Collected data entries
◇ ◇ ◇ ◇
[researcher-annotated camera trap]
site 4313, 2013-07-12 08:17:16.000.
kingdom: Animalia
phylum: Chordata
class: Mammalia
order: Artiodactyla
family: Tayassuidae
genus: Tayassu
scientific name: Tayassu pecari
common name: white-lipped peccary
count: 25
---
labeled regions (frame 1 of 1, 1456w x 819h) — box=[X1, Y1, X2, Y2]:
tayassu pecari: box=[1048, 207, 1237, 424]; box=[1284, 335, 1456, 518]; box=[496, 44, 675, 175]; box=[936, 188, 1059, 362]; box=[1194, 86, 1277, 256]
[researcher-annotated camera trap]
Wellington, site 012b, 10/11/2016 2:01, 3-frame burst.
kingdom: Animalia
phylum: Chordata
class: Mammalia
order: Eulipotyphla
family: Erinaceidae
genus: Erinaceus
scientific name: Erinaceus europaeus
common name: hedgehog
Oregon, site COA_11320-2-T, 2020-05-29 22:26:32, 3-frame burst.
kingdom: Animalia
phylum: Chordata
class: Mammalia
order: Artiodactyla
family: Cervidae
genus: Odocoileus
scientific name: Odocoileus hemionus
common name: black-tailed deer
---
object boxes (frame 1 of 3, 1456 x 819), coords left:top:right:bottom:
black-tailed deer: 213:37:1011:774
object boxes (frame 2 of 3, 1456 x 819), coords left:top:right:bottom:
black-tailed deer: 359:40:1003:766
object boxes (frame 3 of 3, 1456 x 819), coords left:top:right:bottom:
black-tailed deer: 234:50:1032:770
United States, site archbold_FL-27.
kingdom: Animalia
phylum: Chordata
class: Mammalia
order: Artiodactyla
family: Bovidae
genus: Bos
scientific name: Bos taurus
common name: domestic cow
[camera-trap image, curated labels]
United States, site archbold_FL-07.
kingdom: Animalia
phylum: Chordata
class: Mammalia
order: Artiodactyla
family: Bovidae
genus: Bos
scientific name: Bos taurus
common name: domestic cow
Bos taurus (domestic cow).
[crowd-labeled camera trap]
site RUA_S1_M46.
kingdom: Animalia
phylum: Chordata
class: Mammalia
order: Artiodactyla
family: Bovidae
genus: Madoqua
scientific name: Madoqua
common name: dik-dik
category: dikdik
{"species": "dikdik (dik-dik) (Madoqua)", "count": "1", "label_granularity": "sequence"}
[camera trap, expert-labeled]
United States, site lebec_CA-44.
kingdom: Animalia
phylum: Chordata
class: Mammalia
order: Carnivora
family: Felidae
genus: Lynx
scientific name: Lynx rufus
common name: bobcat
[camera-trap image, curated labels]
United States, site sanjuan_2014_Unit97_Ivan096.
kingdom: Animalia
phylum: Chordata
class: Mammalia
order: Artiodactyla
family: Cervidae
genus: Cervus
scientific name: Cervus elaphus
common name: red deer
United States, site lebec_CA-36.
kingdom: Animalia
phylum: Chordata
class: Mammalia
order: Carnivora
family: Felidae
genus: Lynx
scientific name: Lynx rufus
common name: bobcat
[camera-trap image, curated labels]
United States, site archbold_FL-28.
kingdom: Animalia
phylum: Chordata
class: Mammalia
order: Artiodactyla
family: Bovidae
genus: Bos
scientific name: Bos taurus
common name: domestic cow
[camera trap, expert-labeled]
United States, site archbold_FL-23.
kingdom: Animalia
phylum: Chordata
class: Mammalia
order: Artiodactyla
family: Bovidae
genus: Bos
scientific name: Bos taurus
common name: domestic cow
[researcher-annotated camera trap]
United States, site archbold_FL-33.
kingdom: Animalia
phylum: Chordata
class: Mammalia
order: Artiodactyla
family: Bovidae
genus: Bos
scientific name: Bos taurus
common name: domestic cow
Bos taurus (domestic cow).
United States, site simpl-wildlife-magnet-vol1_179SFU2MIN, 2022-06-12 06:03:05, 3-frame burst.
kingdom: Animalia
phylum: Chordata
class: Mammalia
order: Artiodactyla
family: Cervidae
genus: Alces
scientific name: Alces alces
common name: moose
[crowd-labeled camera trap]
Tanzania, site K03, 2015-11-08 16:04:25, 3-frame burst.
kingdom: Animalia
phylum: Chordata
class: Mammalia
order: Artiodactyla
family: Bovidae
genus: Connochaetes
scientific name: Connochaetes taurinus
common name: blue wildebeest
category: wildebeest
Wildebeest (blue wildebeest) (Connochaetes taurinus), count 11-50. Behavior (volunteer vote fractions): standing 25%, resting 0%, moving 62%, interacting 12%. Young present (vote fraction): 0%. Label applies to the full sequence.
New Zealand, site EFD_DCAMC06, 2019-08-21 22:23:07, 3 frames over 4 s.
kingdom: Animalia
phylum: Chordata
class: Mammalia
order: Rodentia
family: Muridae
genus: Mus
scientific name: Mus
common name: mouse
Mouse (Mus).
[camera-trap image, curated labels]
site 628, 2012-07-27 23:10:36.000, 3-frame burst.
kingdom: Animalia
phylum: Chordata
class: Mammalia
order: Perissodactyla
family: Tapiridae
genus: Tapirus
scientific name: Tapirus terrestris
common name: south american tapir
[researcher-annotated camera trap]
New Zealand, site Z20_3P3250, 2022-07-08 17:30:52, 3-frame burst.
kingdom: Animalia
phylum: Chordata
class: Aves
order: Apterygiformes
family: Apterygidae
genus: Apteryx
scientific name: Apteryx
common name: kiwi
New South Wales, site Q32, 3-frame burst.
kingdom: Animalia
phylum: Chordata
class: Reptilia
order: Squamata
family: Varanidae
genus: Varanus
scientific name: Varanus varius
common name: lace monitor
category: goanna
◇ ◇ ◇ ◇
> **What you have to do**
Write out each line above containing "Zealand".

> **Written response**
New Zealand, site EFD_DCAMC06, 2019-08-21 22:23:07, 3 frames over 4 s.
New Zealand, site Z20_3P3250, 2022-07-08 17:30:52, 3-frame burst.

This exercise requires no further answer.